What improving multilingual onboarding actually does to your metrics

When users can read onboarding content in their own language, a few things happen in sequence.

First, completion rates go up. They finish the steps because they understand what each step is asking them to do. Second, time-to-value drops. They get to the “aha moment” — the moment when the product proves its worth — faster. Third, they’re more likely to come back. A user who successfully completed onboarding and understood what they were doing is far more likely to log in again than someone who half-finished and wasn’t sure what they’d even done.

And from an SEO and growth perspective, there’s another effect. Users who actually engage with your product are more likely to share it, recommend it, or leave a review. Reviews and word-of-mouth from non-English speaking markets are often completely missed by teams because they never got those users to a point of success in the first place.

How to actually fix this without rebuilding everything

The most practical solution for most online products and marketing sites is to start with the public-facing parts first — the landing page, the sign-up flow, and the first-login experience. These are the pages with the highest drop-off risk, and they’re also the easiest to translate without touching your core app code.

This is exactly whereTranslate.jsfits in. You add one line of code to your site, choose which languages you want to support, and the tool handles translation automatically across your pages. You can pick the design of the language switcher, set custom colors to match your brand, and edit any translation manually if you want to adjust the wording for a specific market.

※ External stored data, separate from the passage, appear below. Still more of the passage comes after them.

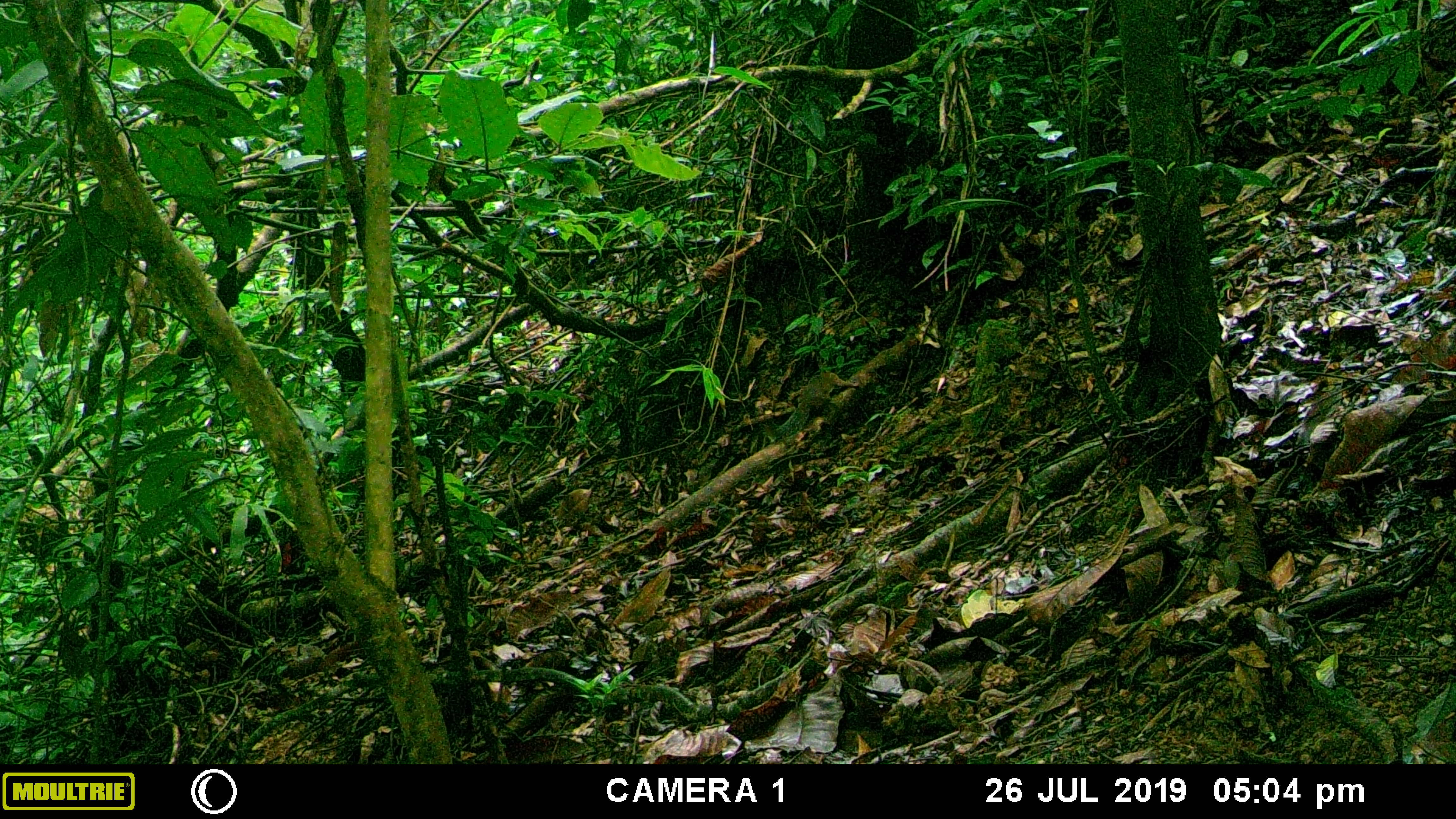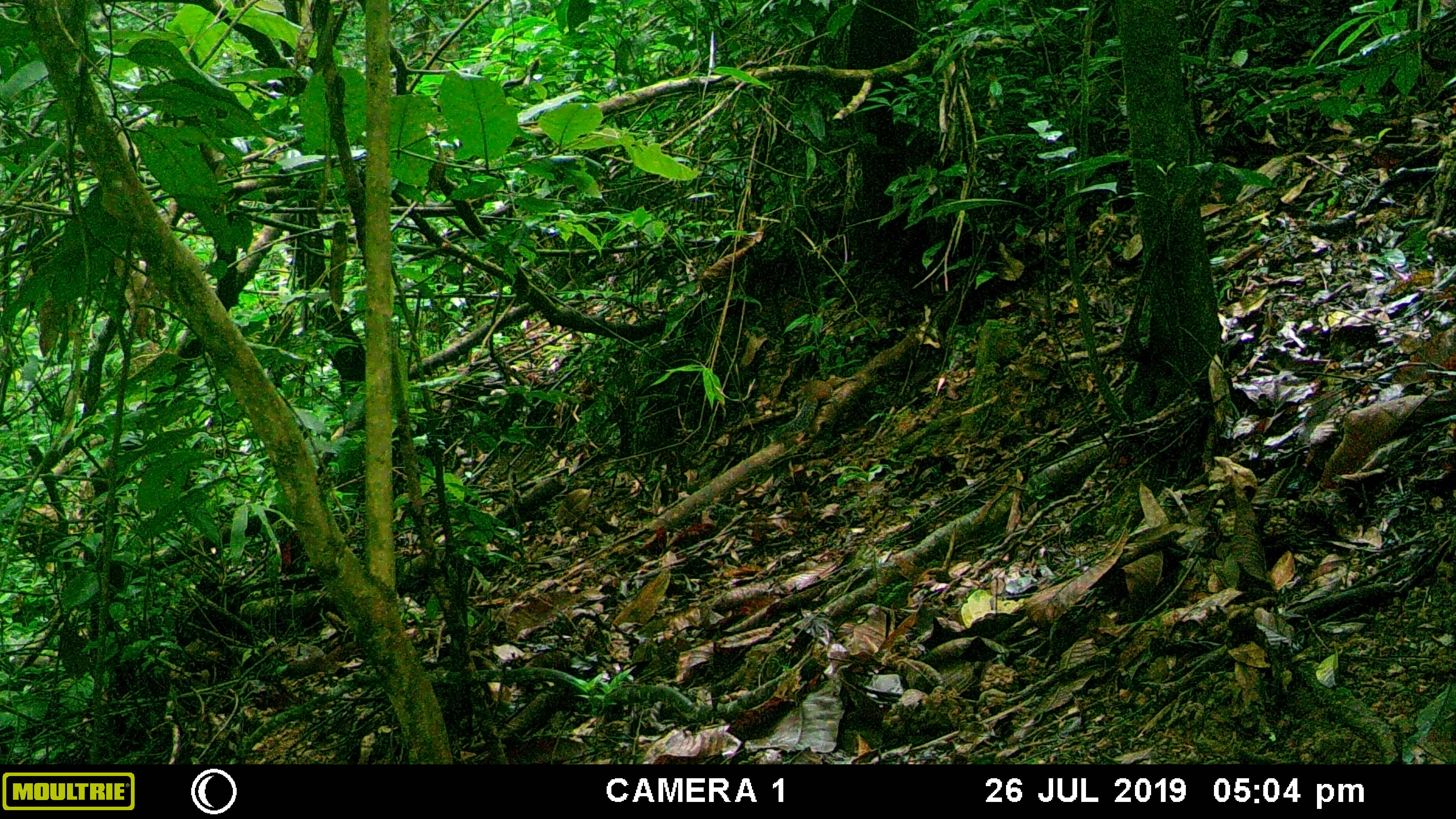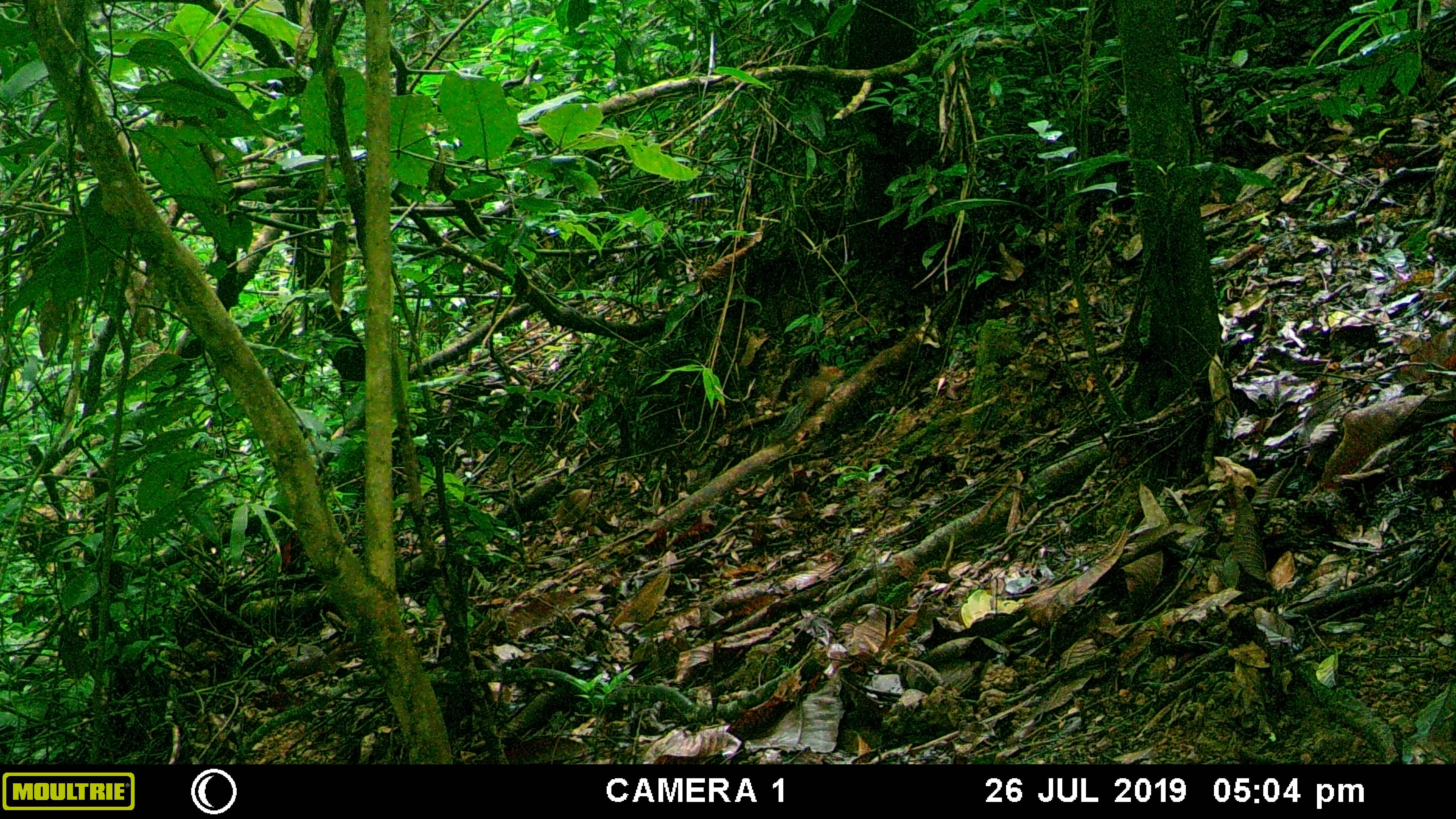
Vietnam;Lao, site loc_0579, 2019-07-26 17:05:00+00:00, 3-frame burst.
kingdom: Animalia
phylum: Chordata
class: Mammalia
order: Rodentia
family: Sciuridae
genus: Dremomys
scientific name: Dremomys rufigenis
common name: red-cheeked squirrel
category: red cheeked squirrel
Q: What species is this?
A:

On the SEO side, it also handles hreflang tags, translated meta titles, meta descriptions, and canonical tags automatically — so Google can properly index your content in multiple languages and route the right users to the right version of your page.

For WordPress-based marketing sites or documentation pages, there’s a published WordPress plugin that handles the setup without any code at all.

You don’t need to translate your entire app on day one. Start with the onboarding flow, the sign-up pages, and the first-login screen. That’s where users are most vulnerable to dropping off, and that’s where a translated experience will have the biggest immediate impact on your activation rates.

The real cost of doing nothing

Every month you run an English-only onboarding, you’re losing users you already paid to acquire. They clicked the ad, they found the organic result, they went through the sign-up form. The acquisition cost was spent. And then they left because they didn’t understand what to do next.

That’s not a traffic problem. That’s not a product problem. That’s a language problem, and it has a straightforward fix.